Here we have the collective effort of the Data Science team. After six months of deep analysis, they have come up with a way to greet our planet. Exciting! So far we are waiting for any response.

# main.tf

terraform {
  required_providers {
    azurerm    = {
      source  = "hashicorp/azurerm"
      version = "=2.74.0"
    }
    databricks = {
      source  = "databrickslabs/databricks"
      version = "=0.3.1"
    }
  }

  backend "azurerm" {
    storage_account_name = "mystorageaccount"
    container_name       = "myfilesystem"
    key                  = "TfPlayground-DBN-dev.terraform.tfstate"
  }
}

provider "azurerm" {
  features {}
}

data "azurerm_client_config" "current" {
}

locals {
  appId = "${var.applicationName}-${var.environment}"
  tags  = {
    ApplicationName = var.applicationName
    Environment     = var.environment
  }
}

module "keyvault_read" {
  source          = "./keyvault_read"
  kvName          = "k-v-${local.appId}"
  kvResourceGroup = "rg-${local.appId}"
  secrets         = [
    "service-user",
    "service-user-pass"]
}

data "azurerm_databricks_workspace" "this" {
  name                = "ws-${local.appId}"
  resource_group_name = "rg-${local.appId}"
}

provider "databricks" {
  azure_workspace_resource_id = data.azurerm_databricks_workspace.this.id
  azure_client_id             = module.keyvault_read.secrets_value["service-user"]
  azure_client_secret         = module.keyvault_read.secrets_value["service-user-pass"]
  azure_tenant_id             = data.azurerm_client_config.current.tenant_id
}

data "databricks_current_user" "this" {
}

resource "databricks_notebook" "this" {
  source = var.notebookFilePath
  path   = "${data.databricks_current_user.this.home}/${var.notebookName}"
}

resource "databricks_job" "this" {
  name                = "job-${local.appId}"
  existing_cluster_id = var.clusterId
  max_retries         = 0

  notebook_task {
    notebook_path  = databricks_notebook.this.path
  }
}

Our last blob of code is mostly boilerplate. It starts getting interesting with databricks_notebook. Since notebooks in Databricks are always owned by a user, we must assign them to some specific entity.

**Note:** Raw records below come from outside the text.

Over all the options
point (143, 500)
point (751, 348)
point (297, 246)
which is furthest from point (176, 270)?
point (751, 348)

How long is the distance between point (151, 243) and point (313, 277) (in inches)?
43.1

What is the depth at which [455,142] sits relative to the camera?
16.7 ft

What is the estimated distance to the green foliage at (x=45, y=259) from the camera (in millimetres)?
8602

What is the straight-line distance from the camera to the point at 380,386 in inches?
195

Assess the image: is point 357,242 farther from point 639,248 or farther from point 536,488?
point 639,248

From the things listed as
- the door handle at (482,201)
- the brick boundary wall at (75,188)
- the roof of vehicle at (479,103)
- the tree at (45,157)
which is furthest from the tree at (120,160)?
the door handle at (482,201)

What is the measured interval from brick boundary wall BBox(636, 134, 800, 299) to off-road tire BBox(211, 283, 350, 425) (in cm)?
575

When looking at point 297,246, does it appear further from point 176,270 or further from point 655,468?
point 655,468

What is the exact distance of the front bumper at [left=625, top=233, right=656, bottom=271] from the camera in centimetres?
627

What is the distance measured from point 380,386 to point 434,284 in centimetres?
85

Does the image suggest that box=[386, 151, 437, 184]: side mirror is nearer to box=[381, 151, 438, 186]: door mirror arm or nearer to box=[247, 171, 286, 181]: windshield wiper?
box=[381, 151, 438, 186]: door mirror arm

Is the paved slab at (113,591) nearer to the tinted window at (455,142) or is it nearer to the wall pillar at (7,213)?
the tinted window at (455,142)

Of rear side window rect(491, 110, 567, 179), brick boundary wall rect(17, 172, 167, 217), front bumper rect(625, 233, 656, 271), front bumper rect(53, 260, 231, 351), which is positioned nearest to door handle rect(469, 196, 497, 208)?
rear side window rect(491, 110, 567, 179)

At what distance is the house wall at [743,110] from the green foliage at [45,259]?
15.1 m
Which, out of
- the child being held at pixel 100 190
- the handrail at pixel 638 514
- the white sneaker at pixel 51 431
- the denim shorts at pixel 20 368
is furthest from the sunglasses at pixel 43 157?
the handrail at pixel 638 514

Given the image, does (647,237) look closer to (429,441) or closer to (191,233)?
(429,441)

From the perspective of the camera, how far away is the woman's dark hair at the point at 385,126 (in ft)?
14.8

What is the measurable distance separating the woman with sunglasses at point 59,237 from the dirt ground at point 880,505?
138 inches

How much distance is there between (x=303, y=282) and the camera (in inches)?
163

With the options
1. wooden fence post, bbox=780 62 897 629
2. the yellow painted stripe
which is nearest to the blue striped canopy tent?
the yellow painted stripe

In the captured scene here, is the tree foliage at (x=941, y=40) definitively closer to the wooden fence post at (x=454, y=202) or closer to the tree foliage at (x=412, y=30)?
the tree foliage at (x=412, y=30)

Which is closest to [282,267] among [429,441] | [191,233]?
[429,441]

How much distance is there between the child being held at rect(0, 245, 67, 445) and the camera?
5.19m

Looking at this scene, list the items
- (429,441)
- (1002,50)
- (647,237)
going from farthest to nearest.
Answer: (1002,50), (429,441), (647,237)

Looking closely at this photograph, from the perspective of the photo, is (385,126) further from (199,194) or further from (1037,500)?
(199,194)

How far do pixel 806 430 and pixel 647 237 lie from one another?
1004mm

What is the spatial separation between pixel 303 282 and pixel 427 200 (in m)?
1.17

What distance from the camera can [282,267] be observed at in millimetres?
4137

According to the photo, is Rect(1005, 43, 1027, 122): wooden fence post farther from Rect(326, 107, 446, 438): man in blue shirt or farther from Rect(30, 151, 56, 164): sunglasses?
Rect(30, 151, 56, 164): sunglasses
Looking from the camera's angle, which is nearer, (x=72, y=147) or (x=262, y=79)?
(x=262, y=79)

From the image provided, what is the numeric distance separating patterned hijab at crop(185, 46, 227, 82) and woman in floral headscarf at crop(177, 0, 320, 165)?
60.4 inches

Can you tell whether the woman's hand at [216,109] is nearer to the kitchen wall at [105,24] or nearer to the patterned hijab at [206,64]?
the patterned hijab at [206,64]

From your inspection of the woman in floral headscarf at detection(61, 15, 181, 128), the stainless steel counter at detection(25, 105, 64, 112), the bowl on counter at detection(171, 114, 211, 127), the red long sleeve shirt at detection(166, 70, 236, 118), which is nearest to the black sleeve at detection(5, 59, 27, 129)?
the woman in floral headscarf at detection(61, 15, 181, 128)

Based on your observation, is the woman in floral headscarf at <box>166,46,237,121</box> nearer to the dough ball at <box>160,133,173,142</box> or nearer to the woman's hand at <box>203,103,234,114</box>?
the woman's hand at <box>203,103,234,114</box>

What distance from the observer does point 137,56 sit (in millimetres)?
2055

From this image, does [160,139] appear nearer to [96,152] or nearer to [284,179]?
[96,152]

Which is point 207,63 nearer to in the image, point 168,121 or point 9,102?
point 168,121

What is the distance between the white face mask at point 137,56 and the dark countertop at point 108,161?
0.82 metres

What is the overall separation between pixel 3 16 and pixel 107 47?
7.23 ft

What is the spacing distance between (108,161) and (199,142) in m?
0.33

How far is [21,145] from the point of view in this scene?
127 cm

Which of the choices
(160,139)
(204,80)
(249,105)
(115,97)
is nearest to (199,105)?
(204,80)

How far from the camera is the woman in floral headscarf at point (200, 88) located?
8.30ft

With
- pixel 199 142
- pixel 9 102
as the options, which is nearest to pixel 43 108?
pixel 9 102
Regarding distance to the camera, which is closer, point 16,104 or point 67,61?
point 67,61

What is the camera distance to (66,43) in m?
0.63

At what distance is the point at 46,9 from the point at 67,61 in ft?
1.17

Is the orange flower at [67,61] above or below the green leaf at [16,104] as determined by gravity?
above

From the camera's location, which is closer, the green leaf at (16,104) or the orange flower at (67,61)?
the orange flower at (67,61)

The databricks_job is a tricky one. It seems that it’s impossible to start a one-off job that gets executed at the moment we finish applying the plan. We can define a cron job that will run periodically, but that’s not always what we would want.

If you finally apply this project and follow the job_url, you should be able to run the job. Well done!

Closing words

There are many things that we did not cover in this tutorial. For those of you that are interested in further developing Terraform skills, we would recommend starting from visiting full documentation of modules and providers that we used. Maybe you can solve in an interesting way some of the problems that we could not?

We tried to be as objective as possible here and show both the pros and cons of working with Azure via Terraform. Overall this was a pleasant experience and although it’s a bit rough around the edges it seems like integration is heading in the right direction. No matter if you work with Azure or not, we would strongly recommend checking out Terraform!